HASP - Hospital Adventista de São Paulo — Prova 2022
O uso do carbonato de lítio é fundamental para o tratamento do Transtorno Afetivo Bipolar, sendo o estabilizador de humor de primeira escolha para grande parte dos quadros, entretanto seu efeito terapêutico é muito próximo à sua toxicidade e o médico deve ficar atento a determinadas condições para evitar iatrogenias. Quais dados da história clínica representam maior risco do desenvolvimento de uma intoxicação aguda?
Nefropatia + uso de tiazídicos ↑ risco de intoxicação por lítio devido a ↓ depuração renal e ↑ reabsorção tubular.

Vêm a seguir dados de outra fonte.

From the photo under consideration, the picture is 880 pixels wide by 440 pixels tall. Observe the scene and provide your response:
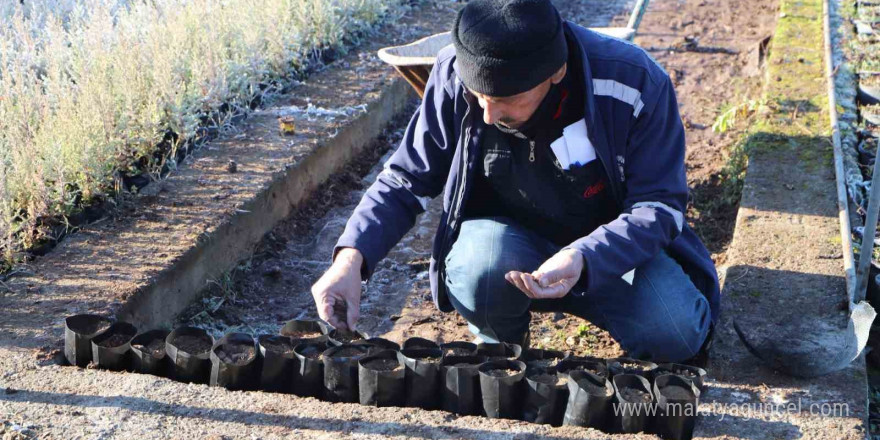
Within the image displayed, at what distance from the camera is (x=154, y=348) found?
3041 millimetres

O lítio é excretado quase que exclusivamente pelos rins. Condições que comprometem a função renal, como a nefropatia, reduzem a depuração do lítio, aumentando seus níveis séricos. Diuréticos tiazídicos, por sua vez, aumentam a reabsorção de sódio e, consequentemente, de lítio nos túbulos renais, elevando o risco de toxicidade.

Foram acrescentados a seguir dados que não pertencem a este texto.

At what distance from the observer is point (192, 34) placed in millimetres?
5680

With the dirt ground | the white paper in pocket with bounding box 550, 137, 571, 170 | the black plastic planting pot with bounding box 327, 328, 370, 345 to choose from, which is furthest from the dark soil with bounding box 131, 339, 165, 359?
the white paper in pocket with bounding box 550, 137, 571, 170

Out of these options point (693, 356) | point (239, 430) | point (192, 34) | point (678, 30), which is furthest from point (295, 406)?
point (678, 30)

O carbonato de lítio é um estabilizador de humor de primeira linha no tratamento do Transtorno Afetivo Bipolar (TAB), eficaz na prevenção de episódios maníacos e depressivos. No entanto, sua estreita janela terapêutica, com níveis séricos tóxicos muito próximos aos terapêuticos, exige monitorização rigorosa e atenção às interações medicamentosas e condições clínicas que afetam sua farmacocinética. A principal via de eliminação do lítio é renal, sendo quase totalmente excretado pelos rins. Portanto, qualquer condição que comprometa a função renal, como a nefropatia, reduz a depuração do lítio e aumenta o risco de acúmulo e toxicidade. Além disso, certos medicamentos podem alterar a reabsorção tubular do lítio. Os diuréticos tiazídicos, por exemplo, aumentam a reabsorção de sódio nos túbulos distais, e como o lítio compete com o sódio pela reabsorção, o aumento da reabsorção de sódio leva a um aumento da reabsorção de lítio, elevando seus níveis séricos. Para evitar a intoxicação por lítio, é fundamental realizar uma avaliação da função renal antes do início do tratamento e monitorar regularmente os níveis séricos de lítio, especialmente ao introduzir ou ajustar medicamentos que possam interagir. Pacientes com nefropatia ou em uso de tiazídicos requerem doses mais baixas de lítio e monitorização mais frequente, sendo a educação do paciente sobre os sinais de toxicidade também um pilar importante.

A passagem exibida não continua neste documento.